SET PROBLEM: Extract the lines word for word, starting at the line that contains "What is the precise" and continuing through the last line.

RECORDS TO PROCESS:
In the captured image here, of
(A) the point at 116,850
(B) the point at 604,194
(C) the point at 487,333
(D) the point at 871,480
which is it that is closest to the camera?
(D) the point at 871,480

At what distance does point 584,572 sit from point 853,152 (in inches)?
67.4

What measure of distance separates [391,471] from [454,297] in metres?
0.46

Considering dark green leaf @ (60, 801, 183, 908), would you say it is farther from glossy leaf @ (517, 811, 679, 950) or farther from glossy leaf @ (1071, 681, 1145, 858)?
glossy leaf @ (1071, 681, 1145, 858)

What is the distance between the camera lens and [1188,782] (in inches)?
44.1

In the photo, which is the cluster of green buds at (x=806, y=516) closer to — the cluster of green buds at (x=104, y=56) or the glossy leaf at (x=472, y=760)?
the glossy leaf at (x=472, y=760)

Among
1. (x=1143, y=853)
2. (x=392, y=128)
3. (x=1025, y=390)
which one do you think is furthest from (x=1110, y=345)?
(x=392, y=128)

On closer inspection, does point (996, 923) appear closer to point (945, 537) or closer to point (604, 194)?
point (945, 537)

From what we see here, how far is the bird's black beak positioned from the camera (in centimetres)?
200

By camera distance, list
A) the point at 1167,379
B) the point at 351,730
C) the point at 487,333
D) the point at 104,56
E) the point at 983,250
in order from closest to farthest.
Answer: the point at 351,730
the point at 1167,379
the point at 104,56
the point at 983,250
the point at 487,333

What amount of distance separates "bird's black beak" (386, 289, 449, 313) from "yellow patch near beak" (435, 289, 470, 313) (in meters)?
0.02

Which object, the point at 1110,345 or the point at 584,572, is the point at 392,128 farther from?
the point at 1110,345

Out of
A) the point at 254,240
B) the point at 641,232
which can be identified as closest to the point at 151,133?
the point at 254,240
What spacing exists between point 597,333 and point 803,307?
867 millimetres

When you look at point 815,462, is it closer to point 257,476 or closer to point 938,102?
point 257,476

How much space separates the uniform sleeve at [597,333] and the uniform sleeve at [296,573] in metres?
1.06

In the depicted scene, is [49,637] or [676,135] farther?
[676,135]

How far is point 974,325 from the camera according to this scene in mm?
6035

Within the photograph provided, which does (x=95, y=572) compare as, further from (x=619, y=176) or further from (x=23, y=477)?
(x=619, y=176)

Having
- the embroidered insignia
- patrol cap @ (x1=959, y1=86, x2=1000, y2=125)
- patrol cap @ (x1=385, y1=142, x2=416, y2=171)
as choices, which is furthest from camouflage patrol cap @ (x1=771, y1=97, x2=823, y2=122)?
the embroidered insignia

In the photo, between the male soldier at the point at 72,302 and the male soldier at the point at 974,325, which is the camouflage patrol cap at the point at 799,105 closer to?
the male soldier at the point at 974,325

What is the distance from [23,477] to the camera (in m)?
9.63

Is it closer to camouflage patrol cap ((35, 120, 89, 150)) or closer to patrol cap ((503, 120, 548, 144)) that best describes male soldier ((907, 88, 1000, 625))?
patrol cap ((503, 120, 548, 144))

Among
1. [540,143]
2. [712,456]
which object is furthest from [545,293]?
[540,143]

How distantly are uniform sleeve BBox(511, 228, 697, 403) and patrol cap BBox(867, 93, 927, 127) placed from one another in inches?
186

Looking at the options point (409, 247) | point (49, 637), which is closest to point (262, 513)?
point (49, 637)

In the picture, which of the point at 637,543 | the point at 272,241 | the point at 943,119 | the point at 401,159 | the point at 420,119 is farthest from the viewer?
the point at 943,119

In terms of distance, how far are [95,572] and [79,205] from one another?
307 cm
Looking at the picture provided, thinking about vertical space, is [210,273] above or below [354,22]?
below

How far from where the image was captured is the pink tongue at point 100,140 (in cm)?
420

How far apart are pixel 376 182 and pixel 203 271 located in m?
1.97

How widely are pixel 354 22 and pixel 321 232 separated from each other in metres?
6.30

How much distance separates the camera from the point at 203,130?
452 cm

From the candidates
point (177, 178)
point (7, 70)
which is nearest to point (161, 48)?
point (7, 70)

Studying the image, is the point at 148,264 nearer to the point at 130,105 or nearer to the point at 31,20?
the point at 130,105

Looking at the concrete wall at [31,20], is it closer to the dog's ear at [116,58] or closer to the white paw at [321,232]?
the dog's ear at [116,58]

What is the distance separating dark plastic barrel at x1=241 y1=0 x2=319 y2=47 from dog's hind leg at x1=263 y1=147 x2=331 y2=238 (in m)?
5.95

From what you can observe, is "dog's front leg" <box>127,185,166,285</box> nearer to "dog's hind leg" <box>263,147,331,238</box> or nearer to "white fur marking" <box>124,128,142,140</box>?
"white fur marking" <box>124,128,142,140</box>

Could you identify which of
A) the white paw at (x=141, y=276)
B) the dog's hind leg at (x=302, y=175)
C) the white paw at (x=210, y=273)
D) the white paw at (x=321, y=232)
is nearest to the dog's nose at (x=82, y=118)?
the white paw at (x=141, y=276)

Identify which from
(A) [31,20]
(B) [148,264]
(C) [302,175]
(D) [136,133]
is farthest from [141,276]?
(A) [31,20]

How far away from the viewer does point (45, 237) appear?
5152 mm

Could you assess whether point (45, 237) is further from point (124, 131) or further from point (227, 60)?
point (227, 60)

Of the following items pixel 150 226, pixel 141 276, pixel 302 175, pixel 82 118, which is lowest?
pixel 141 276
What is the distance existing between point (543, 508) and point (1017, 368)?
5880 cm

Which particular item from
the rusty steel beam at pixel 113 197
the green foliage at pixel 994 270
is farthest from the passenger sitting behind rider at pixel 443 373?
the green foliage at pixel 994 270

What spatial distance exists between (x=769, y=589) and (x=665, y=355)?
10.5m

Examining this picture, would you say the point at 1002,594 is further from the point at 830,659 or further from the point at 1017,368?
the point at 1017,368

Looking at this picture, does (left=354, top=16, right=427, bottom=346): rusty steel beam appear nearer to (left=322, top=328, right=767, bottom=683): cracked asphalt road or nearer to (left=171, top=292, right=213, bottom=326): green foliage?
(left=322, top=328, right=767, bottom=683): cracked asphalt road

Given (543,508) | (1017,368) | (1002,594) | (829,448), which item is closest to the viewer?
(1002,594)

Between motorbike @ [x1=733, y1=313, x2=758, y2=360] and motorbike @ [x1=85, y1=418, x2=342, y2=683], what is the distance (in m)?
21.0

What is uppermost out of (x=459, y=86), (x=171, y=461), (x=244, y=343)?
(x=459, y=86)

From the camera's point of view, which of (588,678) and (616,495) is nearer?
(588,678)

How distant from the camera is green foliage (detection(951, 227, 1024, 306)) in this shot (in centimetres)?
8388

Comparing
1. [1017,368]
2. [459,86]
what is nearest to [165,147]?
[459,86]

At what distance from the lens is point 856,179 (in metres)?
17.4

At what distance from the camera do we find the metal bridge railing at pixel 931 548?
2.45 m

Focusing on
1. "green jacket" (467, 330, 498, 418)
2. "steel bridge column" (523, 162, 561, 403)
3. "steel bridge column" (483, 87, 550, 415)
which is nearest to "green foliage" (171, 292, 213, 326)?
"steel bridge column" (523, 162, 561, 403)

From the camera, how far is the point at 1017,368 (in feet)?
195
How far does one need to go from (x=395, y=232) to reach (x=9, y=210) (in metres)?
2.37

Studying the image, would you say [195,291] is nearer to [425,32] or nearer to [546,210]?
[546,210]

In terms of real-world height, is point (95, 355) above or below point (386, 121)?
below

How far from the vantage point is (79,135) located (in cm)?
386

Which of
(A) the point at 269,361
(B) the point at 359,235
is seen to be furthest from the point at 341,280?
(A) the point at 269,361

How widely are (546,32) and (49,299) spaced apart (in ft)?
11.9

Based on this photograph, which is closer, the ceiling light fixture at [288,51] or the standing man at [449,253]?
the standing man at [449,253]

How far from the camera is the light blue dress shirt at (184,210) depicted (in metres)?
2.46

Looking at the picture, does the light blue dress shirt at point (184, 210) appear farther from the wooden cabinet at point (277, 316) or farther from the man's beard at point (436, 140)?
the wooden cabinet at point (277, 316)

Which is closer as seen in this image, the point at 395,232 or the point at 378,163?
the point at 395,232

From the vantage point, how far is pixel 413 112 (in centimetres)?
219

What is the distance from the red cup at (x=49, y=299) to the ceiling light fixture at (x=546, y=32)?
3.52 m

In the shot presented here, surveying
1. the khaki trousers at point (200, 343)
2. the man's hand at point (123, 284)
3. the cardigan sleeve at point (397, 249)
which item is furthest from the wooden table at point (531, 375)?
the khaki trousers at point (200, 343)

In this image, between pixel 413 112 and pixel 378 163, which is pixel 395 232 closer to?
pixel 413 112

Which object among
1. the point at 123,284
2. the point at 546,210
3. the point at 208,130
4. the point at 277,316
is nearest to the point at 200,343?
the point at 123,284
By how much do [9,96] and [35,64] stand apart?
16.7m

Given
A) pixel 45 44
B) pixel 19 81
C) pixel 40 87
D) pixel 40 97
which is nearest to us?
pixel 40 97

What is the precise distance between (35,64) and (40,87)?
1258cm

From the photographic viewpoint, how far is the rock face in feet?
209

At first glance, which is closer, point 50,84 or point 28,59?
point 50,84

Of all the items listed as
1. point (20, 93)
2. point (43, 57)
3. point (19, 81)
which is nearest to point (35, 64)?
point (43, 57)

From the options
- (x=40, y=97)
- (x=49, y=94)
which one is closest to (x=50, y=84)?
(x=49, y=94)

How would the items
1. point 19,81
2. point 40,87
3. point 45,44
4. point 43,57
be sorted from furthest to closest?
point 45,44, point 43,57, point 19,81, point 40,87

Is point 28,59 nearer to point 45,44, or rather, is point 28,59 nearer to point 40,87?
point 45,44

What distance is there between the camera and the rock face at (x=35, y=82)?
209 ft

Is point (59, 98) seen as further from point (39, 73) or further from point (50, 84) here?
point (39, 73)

EXPECTED ANSWER:
What is the precise distance between (35,64) and (40,87)?
1258cm

From the photographic viewpoint, how far is the rock face in feet?
209

At first glance, which is closer, point 50,84 or point 28,59?
point 50,84

Of all the items listed as
1. point (20, 93)
2. point (43, 57)
3. point (19, 81)
which is nearest to point (35, 64)?
point (43, 57)

From the options
- (x=40, y=97)
- (x=49, y=94)
which one is closest to (x=50, y=84)?
(x=49, y=94)

How would the items
1. point 19,81
2. point 40,87
3. point 45,44
4. point 43,57
be sorted from furthest to closest?
point 45,44, point 43,57, point 19,81, point 40,87

Is point 28,59 nearer to point 45,44, or rather, is point 28,59 nearer to point 40,87?
point 45,44

What distance is there between the camera and the rock face at (x=35, y=82)?
209 ft

Is point (59, 98) seen as further from point (39, 73) or further from point (50, 84) here?
point (39, 73)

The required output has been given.